In Lecture 13 I introducted three distributions that are derived from the normal: Student-t, \(\chi^2\) and \(F\). This document uses simulations to, I hope, make these relationships a little clearer. This is the key point all of these random variables arise from independent standard normals.

The \(\chi^2(\nu)\) Random Variable

This is what you get if you take \(\nu\) independent standard normals, square them, and sum the result. The paramter \(\nu\) is called the “degrees of freedom.”

Let’s try creating some \(\chi^2(1)\) random draws the hard way rather than using rchisq

#Function to draw a single Chi-squared random variable with degrees of freedom equal to df
my.rchisq <- function(df){
  
  #Draw df independent standard normals
  normal.sims <- rnorm(df)
  
  #Square them and sum the result
  chi.sims <- sum(normal.sims^2)
  
}  

sims <- replicate(10000, my.rchisq(1))
hist(sims, probability = TRUE)
x <- seq(from = 0, to = max(sims), by = 0.01)
points(x, dchisq(x, df = 1), type = 'l', col = 'red')

It works! The histogram of simulations aligns almost perfectly with a plot of the actual density of a \(\chi^2(1)\) random variable, which we got from dchisq.

Notice that I had to set probability = TRUE so that we got a histogram of relative frequencies rather than counts. Otherwise the scale of the histogram relative to the \(\chi^2\) density would have been wrong.

We can try this again for a \(\chi^2(5)\)

sims <- replicate(10000, my.rchisq(5))
hist(sims, probability = TRUE)
x <- seq(from = 0, to = max(sims), by = 0.01)
points(x, dchisq(x, df = 5), type = 'l', col = 'red')

The Student-t Random Variable

The Student-t distribution is built from the Normal and the \(\chi^2\) so we can reuse my.rchisq from above:

my.rt <- function(df){
 
  numerator <- rnorm(1)
  denominator <- sqrt( my.rchisq(df) / df )
  
  t.sim <- numerator/denominator
  return(t.sim)
  
}

Now we’ll try this out for a Student-t with one degree of freedom:

sims <- replicate(10000, my.rt(1))
hist(sims, probability = TRUE)
x <- seq(from = min(sims), to = max(sims), by = 0.01)
points(x, dt(x, df = 1), type = 'l', col = 'red')

======

CHALLENGES |
1. In the tutorial on distributions derived from the normal, what is the parameter ν called?
2. Decide whether each statement agrees with the tutorial on distributions derived from the normal, and back each yes or no with the deciding words of the tutorial:
(a) Setting probability = TRUE makes the histogram show relative frequencies rather than counts.
(b) The first χ²(1) draws were produced by calling rchisq.
(c) The Student-t function is built by reusing my.rchisq.
3. Write a continuation of the tutorial on distributions derived from the normal, picking up from where it stops.
The entries that follow come from a separate source and are unrelated to the tutorial.

Lines of data:
======

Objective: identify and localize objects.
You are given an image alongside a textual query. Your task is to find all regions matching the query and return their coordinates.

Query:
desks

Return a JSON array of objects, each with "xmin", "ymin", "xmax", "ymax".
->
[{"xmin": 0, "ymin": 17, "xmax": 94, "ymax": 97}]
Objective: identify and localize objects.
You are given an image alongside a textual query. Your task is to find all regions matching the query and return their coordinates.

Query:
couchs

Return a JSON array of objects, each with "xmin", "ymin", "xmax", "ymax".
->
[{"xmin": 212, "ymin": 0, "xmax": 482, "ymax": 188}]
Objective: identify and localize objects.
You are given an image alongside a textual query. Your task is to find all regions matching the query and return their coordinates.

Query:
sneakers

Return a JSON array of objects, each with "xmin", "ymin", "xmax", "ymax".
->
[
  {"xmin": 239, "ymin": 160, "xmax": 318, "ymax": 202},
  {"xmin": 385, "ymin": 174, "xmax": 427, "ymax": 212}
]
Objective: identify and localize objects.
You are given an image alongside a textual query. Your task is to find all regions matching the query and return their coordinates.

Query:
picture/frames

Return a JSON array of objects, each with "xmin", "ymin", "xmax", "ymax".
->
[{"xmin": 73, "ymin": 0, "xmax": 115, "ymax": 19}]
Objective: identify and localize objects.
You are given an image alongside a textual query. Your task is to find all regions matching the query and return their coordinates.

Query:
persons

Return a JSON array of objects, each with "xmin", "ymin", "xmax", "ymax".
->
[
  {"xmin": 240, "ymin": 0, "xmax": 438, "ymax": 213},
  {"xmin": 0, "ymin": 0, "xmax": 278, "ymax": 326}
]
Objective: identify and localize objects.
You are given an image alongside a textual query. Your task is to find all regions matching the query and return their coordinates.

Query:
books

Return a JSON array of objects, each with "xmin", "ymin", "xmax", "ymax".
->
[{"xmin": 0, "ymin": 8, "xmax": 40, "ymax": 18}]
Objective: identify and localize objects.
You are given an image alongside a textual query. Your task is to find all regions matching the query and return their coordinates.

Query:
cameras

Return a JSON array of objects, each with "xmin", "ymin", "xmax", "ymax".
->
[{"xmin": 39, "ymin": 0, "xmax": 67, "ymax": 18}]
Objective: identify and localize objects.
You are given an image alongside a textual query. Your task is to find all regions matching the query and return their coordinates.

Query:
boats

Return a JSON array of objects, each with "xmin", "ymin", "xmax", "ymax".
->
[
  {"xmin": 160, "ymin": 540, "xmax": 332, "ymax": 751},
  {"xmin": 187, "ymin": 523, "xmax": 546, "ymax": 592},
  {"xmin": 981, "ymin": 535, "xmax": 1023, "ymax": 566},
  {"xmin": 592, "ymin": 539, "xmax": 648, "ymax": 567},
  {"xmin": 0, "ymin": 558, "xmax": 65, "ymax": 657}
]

======

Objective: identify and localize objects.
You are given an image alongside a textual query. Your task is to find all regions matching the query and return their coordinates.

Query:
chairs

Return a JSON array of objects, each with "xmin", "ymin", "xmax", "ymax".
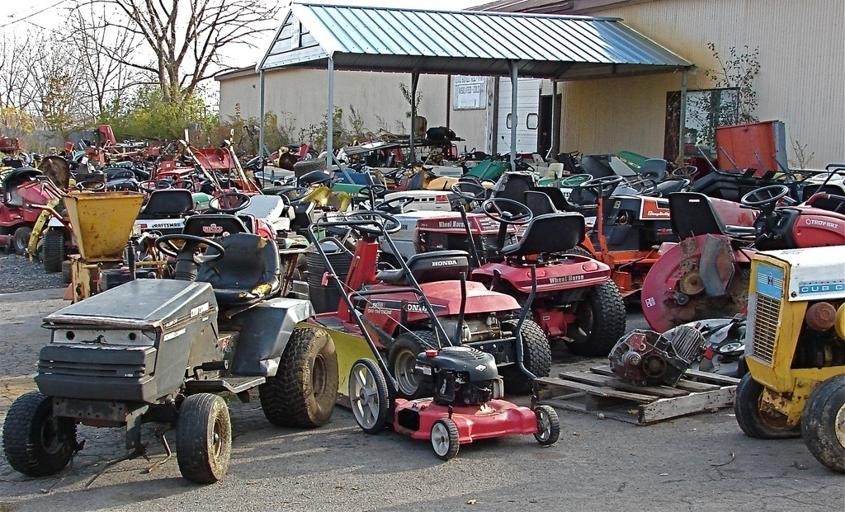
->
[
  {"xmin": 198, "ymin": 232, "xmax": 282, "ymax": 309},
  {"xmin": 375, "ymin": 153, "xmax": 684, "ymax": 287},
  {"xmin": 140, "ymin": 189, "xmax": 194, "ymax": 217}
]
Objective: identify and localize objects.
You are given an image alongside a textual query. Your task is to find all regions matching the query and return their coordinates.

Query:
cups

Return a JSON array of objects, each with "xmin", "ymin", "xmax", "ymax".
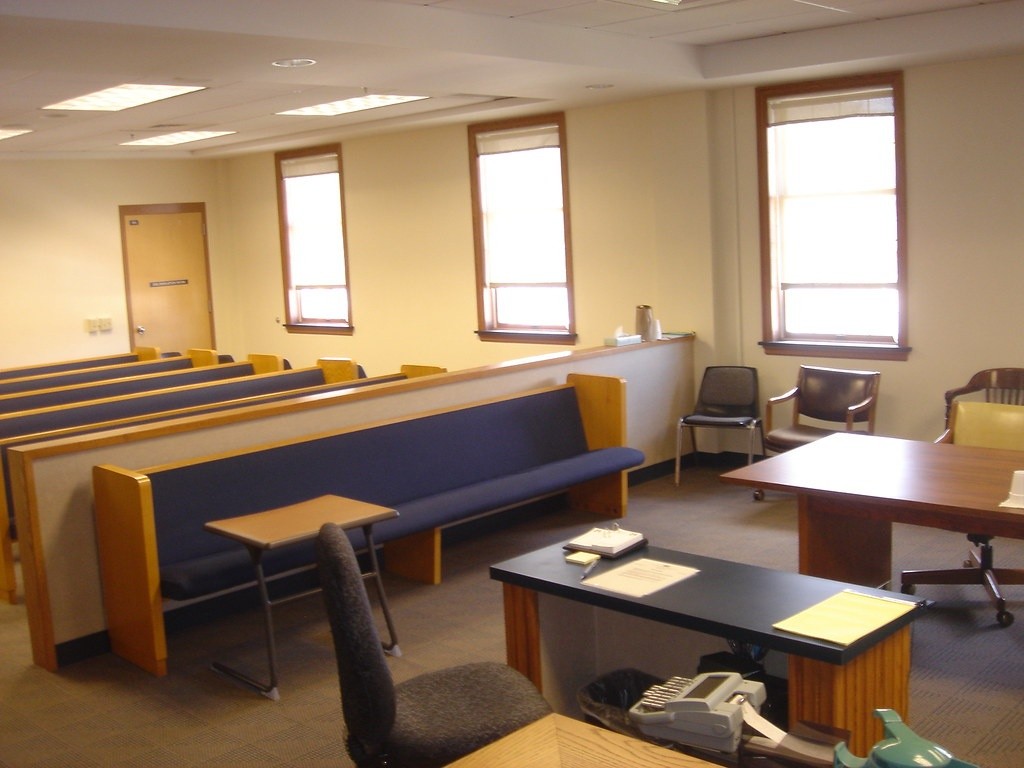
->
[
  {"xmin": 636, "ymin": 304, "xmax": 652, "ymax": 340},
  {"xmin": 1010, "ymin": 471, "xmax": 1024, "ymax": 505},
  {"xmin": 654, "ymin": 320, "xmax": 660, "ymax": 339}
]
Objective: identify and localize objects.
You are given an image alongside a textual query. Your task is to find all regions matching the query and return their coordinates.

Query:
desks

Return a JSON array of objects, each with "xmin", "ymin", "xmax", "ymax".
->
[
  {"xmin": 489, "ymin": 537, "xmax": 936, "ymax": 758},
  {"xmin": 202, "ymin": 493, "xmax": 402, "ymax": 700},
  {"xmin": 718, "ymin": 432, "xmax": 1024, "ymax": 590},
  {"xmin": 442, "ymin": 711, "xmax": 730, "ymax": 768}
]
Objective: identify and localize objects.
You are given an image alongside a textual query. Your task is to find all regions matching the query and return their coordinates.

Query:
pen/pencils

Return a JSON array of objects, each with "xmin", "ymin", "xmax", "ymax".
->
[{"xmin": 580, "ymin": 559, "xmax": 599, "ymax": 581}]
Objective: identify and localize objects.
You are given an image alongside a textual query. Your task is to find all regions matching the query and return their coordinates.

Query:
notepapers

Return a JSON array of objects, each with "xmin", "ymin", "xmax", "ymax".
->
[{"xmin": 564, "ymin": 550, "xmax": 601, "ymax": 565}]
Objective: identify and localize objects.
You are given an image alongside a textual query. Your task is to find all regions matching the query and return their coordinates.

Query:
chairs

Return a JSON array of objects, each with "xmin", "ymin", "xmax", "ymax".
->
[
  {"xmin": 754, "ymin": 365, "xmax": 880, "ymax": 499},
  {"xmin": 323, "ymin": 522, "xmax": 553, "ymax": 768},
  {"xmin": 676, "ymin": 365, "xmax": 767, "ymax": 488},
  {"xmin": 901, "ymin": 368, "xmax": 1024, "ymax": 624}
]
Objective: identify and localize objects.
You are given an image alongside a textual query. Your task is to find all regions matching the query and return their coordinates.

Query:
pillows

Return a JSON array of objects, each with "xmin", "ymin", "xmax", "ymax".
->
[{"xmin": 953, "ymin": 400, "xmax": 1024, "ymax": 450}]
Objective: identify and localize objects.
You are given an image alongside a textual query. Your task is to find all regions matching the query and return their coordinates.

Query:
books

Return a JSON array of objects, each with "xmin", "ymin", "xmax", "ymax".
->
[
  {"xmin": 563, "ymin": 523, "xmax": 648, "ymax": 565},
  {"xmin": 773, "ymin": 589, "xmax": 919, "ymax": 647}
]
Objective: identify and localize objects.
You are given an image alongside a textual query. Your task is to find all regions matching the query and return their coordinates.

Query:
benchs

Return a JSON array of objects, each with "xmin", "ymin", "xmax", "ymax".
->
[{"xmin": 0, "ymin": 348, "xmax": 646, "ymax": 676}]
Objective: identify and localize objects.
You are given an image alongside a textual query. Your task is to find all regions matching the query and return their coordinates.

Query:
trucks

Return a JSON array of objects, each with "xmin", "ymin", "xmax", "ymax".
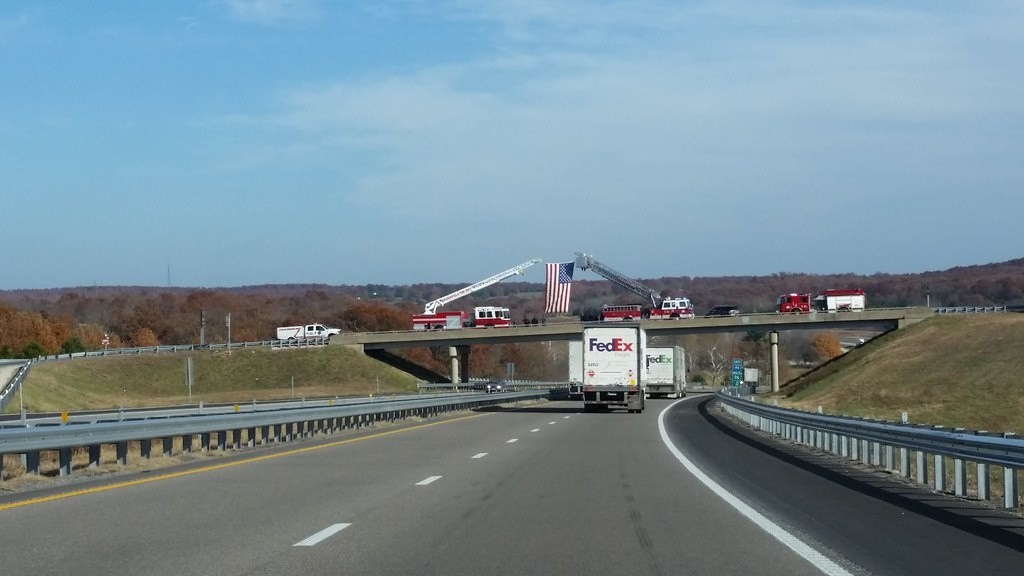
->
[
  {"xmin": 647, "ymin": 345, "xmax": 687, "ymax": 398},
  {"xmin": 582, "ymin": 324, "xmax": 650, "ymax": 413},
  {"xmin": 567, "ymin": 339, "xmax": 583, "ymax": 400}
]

======

EXERCISE ANSWERS |
1. It is called the "degrees of freedom."

2.
(a) Yes: "so that we got a histogram of relative frequencies rather than counts"
(b) No: "the hard way rather than using rchisq"
(c) Yes: "so we can reuse my.rchisq from above"

3.
Wow! That looks weird! I told you in class that the Student-t distribution is really wild. What I meant was that it generates lots of “outliers” which is why the histogram looks so strange. We can “zoom in” on the region near zero by trimming out these outliers:

sims <- subset(sims, -6 <= sims & sims <= 6)
hist(sims, probability = TRUE)
x <- seq(from = min(sims), to = max(sims), by = 0.01)
points(x, dt(x, df = 1), type = 'l', col = 'red')

Again we see that it works well. The Student-t gets much less wild when its degrees of freedom increase, so we don’t need to do any trimming to make the plot readable:

sims <- replicate(10000, my.rt(30))
hist(sims, probability = TRUE)
x <- seq(from = min(sims), to = max(sims), by = 0.01)
points(x, dt(x, df = 30), type = 'l', col = 'red')

The \(F(\nu, \omega)\) Random Variable

Last but not least we have the \(F\) random variable, which is defined as a ratio of independent \(\chi^2\) random variables, each divided by their degrees of freedom. We’ll just use my.rchisq twice:

my.rf <- function(numerator.df, denominator.df){

  numerator <- my.rchisq(numerator.df) / numerator.df
  denominator <- my.rchisq(denominator.df) / denominator.df
  
  f.sim <- numerator / denominator
  return(f.sim)
  
}

Finally, we’ll test this out for an \(F(5,40)\) random variable

sims <- replicate(10000, my.rf(5,40))
hist(sims, probability = TRUE)
x <- seq(from = 0, to = max(sims), by = 0.01)
points(x, df(x, df1 = 5, df2 = 40), type = 'l', col = 'red')

I hope this was helpful!